Fix for #154

* Added a test with a faked pyocr and tesseract * Added a catch for pyocr's *other* TesseractError
2026-02-11 23:59:31 -06:00 · 2016-11-27 15:06:45 +00:00
parent b88e0fd902
commit 18495ce9da
3 changed files with 65 additions and 21 deletions
--- a/src/documents/tests/samples/no-text.png
+++ b/src/documents/tests/samples/no-text.png
--- a/src/documents/tests/test_consumer.py
+++ b/src/documents/tests/test_consumer.py
@@ -1,7 +1,13 @@
-from django.test import TestCase
+import os
+from unittest import mock, skipIf
+
+import pyocr
+from django.test import TestCase
+from pyocr.libtesseract.tesseract_raw import \
+    TesseractError as OtherTesseractError

-from ..consumer import strip_excess_whitespace
 from ..models import FileInfo
+from ..consumer import image_to_string, strip_excess_whitespace


 class TestAttributes(TestCase):
@@ -304,6 +310,28 @@ class TestFieldPermutations(TestCase):
                            template.format(**spec), **spec)

___

#### [Study questions]
A – In the commit diff for the fix for #154, how many files were changed?
B – Write the lines that follow the final one shown in the commit diff for the fix for #154.
The material after this commit diff is separate from it.

#### [Recorded information]
___

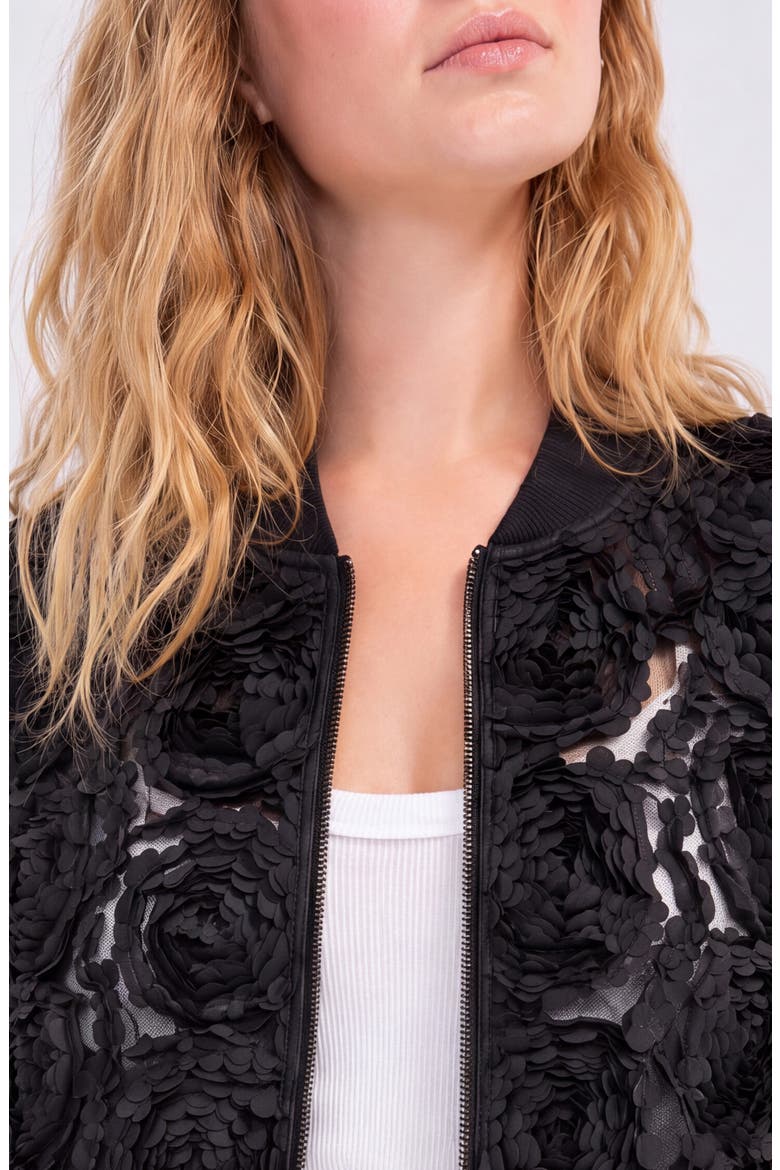 Floral Appliqué Bomber Jacket, Alternate, color, BLACK FLORAL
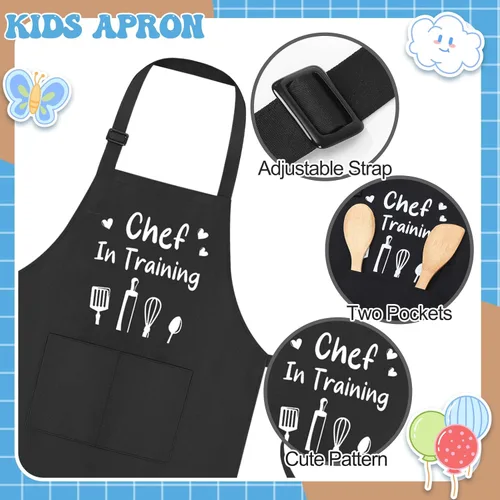 Vista 3 de 3 Pack Kids Apron for Cooking Adjustable Kids Chef Kitchen Funny Aprons with Pockets for Boys Girls Painting Baking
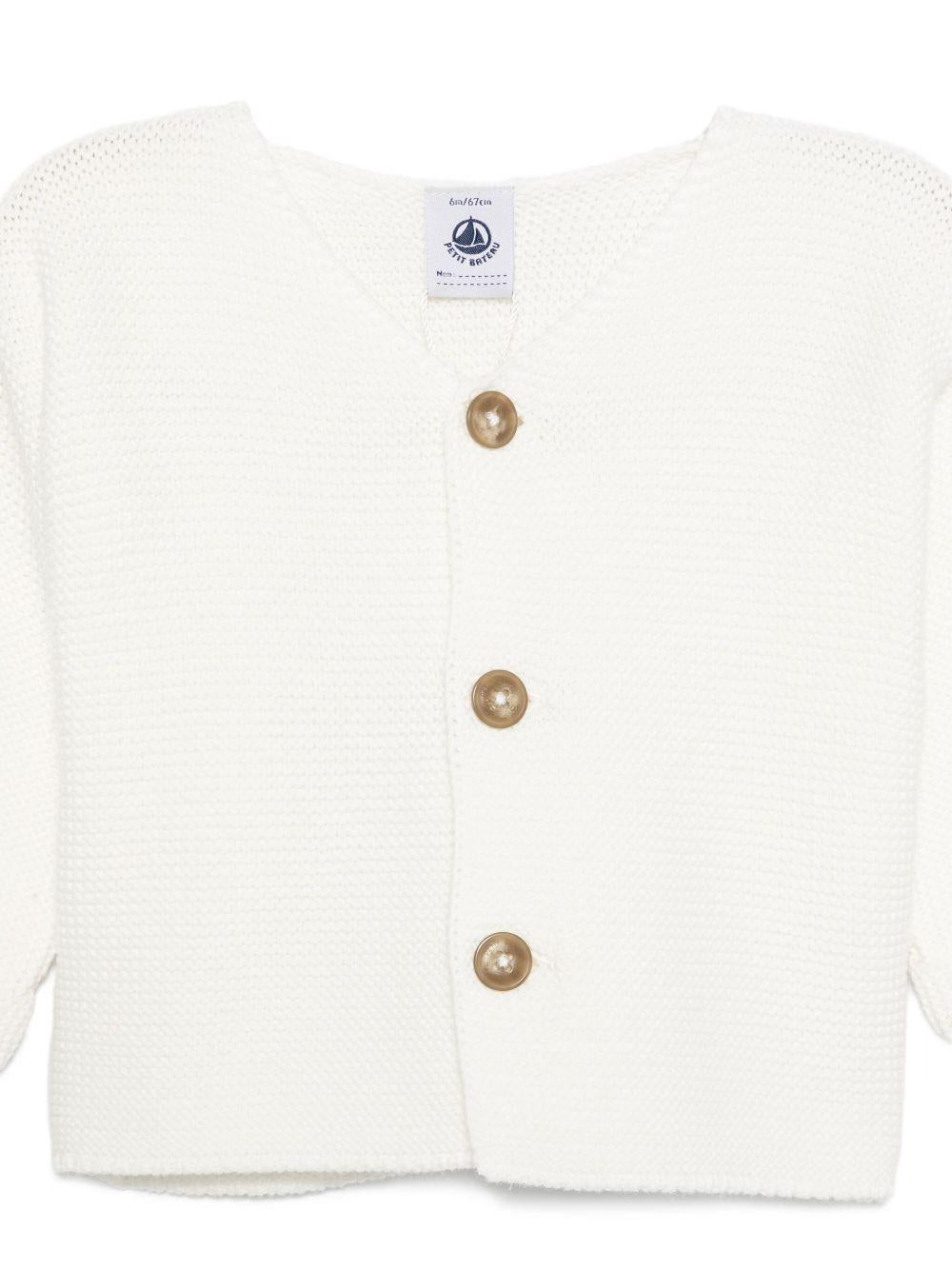 Cardigan per neonata Petit Bateau bianco con motivo a coste A0CES 13 PETIT BATEAU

___

#### [Results of the exercise]
A – 3 files were changed, with 65 additions and 21 deletions.

B –
+class FakeTesseract(object):
+
+    @staticmethod
+    def can_detect_orientation():
+        return True
+
+    @staticmethod
+    def detect_orientation(file_handle, lang):
+        raise OtherTesseractError("arbitrary status", "message")
+
+    @staticmethod
+    def image_to_string(file_handle, lang):
+        return "This is test text"
+
+
+class FakePyOcr(object):
+
+    @staticmethod
+    def get_available_tools():
+        return [FakeTesseract]
+
+
 class TestOCR(TestCase):

    text_cases = [
@@ -317,6 +345,9 @@ class TestOCR(TestCase):
            "utf-8 строка с пробелами в конце"
        )
    ]
+    
+    SAMPLE_FILES = os.path.join(os.path.dirname(__file__), "samples")
+    TESSERACT_INSTALLED = bool(pyocr.get_available_tools())

    def test_strip_excess_whitespace(self):
        for source, result in self.text_cases:
@@ -330,3 +361,18 @@ class TestOCR(TestCase):
                    actual_result
                )
            )
+
+    @skipIf(not TESSERACT_INSTALLED, "Tesseract not installed. Skipping")
+    @mock.patch("documents.consumer.Consumer.SCRATCH", SAMPLE_FILES)
+    @mock.patch("documents.consumer.pyocr", FakePyOcr)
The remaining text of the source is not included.